#### EXERCISE TASK 1:
Count how many lines of the records below contain the word "airplane", treating uppercase and lowercase as different. Reply with the number alone.

#### PAGE TEXT:
+ + + + +

Anand Bollimera, a Dalit activist from Andhra Pradesh, who was a part of the Dalit Swadhikar rally in 2003 that traversed the entire nation with a picture of Ambedkar on a vehicle, knew none of the languages of those villages and towns where they organised rallies. Emotions would run high at these meetings thronged by Dalits revering Ambedkar. The activists were never short of donations and food, as well as diesel for their onward journey.
Anand realised that an image of Ambedkar was the sole unifying factor for all Dalits, transcending language barriers, from Calcutta to Kanyakumari. Ambedkar has an everyday presence in the lives of the 160 million-strong Dalit community. He gave millions of Untouchables an identity of their own.
Bodhisattva Bharat Ratna Babasaheb B.R. Ambedkar (1891-1956), as he is known to his followers, is now regarded as a great Indian, a person relevant for all times to come. This is not because his followers are unwavering in their devotion, or that they happen to be numerically higher than supporters of any other person (dead or living) in India; and certainly not because he probably has the highest number of statues erected for any man in history. It is because his following has transcended generations. His relevance—political, social, ideological, religious, economic—will persist as long as the clamour and struggle for justice and equal rights exists.
In a speech on the birth centenary of social reformer M.G. Ranade in 1943, Ambedkar defined a great man: “Sincerity and intellect are enough to mark out an individual as being eminent.... A great man must have something more than what a merely eminent individual has. A great man must be motivated by the dynamics of a social purpose and must act as the scourge and the scavenger of society. These are the elements (that) constitute his title deeds to respect and reverence.” Ambedkar himself fits the definition quite perfectly.

+ + + + +

#### RECORD EXTRACTS:
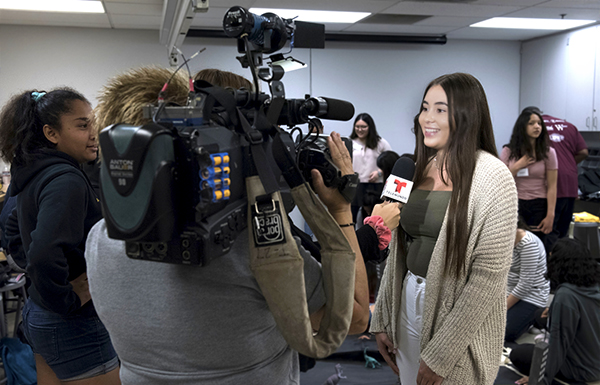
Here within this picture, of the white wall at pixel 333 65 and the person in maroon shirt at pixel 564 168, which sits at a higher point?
the white wall at pixel 333 65

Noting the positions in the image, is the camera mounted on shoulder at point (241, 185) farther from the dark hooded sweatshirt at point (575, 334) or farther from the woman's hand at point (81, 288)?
the dark hooded sweatshirt at point (575, 334)

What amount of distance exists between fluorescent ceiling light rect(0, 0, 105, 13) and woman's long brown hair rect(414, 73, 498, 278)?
4.22m

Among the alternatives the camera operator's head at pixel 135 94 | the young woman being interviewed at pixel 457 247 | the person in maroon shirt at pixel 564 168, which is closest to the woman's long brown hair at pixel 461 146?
the young woman being interviewed at pixel 457 247

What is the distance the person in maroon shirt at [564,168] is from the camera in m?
4.57

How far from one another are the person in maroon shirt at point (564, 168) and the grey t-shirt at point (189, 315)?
4474mm

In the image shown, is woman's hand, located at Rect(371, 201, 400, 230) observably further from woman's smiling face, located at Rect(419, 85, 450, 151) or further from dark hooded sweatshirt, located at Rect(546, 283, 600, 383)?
dark hooded sweatshirt, located at Rect(546, 283, 600, 383)

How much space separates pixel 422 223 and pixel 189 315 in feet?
3.10

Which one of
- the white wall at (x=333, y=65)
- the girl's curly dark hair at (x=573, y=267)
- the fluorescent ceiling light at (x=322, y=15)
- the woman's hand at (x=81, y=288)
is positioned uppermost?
the fluorescent ceiling light at (x=322, y=15)

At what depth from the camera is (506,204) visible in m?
1.32

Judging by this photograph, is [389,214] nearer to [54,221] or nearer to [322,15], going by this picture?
[54,221]

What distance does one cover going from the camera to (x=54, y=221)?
138cm

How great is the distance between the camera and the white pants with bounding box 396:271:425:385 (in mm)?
1517

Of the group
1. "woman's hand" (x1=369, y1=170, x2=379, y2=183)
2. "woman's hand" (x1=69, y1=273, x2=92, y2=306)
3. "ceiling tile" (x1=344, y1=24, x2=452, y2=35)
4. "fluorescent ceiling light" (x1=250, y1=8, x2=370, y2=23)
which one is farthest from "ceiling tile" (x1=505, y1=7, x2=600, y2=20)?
"woman's hand" (x1=69, y1=273, x2=92, y2=306)

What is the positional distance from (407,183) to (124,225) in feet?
3.25
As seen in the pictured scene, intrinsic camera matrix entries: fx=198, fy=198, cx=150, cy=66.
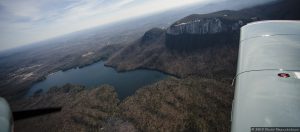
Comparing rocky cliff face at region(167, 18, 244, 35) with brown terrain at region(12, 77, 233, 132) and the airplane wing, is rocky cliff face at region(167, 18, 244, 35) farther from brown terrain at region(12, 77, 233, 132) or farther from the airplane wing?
the airplane wing

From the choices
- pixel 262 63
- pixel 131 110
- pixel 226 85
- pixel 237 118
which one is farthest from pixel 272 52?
pixel 226 85

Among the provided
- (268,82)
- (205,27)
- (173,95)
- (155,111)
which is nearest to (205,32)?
(205,27)

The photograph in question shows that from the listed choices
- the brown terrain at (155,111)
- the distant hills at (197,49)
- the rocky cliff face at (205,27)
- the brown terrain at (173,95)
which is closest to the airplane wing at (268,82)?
the brown terrain at (173,95)

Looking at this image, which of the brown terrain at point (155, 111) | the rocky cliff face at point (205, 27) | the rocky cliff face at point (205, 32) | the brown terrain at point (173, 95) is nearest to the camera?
the brown terrain at point (155, 111)

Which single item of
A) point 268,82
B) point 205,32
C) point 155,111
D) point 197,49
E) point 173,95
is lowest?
point 155,111

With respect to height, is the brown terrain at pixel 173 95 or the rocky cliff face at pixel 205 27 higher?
the rocky cliff face at pixel 205 27

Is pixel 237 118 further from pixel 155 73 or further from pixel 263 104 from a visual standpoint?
pixel 155 73

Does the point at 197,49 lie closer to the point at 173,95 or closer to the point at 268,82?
the point at 173,95

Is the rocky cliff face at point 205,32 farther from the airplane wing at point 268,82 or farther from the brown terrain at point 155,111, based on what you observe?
the airplane wing at point 268,82
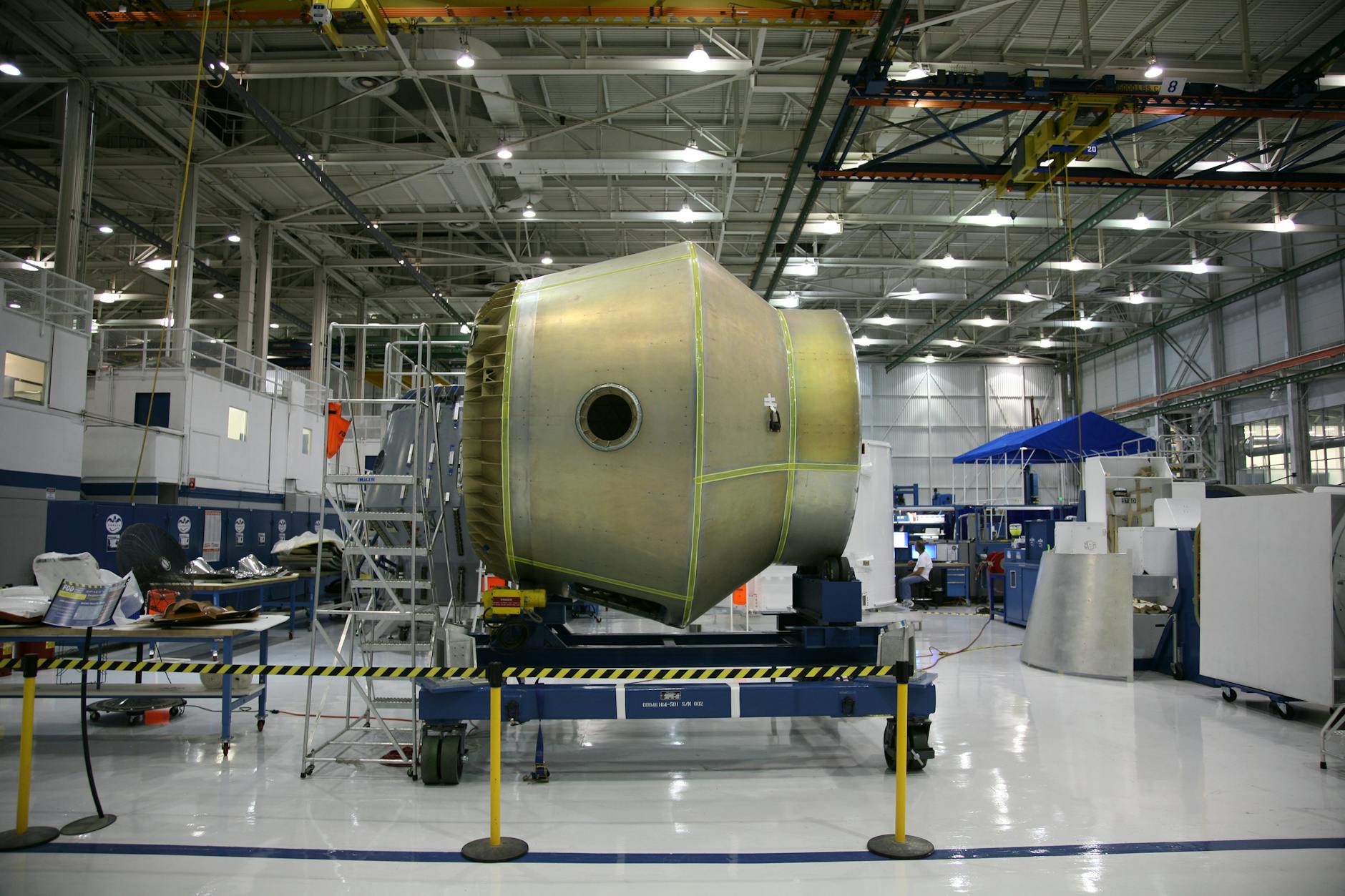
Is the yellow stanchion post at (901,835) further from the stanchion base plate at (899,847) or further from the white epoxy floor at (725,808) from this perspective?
the white epoxy floor at (725,808)

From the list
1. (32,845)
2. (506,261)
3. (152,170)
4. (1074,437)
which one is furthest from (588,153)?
(32,845)

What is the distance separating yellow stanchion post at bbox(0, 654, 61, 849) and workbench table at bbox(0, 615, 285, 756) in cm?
155

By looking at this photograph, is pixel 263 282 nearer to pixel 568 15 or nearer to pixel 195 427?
pixel 195 427

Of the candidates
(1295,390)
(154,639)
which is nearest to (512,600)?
(154,639)

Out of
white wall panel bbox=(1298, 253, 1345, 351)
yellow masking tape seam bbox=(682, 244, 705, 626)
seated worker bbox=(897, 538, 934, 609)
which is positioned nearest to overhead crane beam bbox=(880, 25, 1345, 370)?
white wall panel bbox=(1298, 253, 1345, 351)

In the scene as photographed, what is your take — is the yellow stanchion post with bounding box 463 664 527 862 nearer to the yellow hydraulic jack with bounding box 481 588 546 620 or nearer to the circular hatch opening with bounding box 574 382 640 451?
the yellow hydraulic jack with bounding box 481 588 546 620

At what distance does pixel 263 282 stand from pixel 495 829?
21.2 metres

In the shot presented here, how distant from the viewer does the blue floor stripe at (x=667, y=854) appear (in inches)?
177

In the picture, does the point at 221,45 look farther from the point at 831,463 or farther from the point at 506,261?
the point at 831,463

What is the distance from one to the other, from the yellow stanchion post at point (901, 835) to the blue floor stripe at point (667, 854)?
7cm

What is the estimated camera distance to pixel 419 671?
538cm

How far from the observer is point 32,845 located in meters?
4.65

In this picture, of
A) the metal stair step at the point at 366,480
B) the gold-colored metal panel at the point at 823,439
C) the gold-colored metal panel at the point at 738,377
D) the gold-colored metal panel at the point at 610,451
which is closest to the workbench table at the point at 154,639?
the metal stair step at the point at 366,480

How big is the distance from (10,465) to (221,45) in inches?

+ + + + +

#### EXERCISE TASK 2:
Translate this sentence from the passage about Ambedkar into Spanish: "He gave millions of Untouchables an identity of their own."

#### FINISHED ANSWER 1:
5

#### FINISHED ANSWER 2:
Dio a millones de intocables una identidad propia.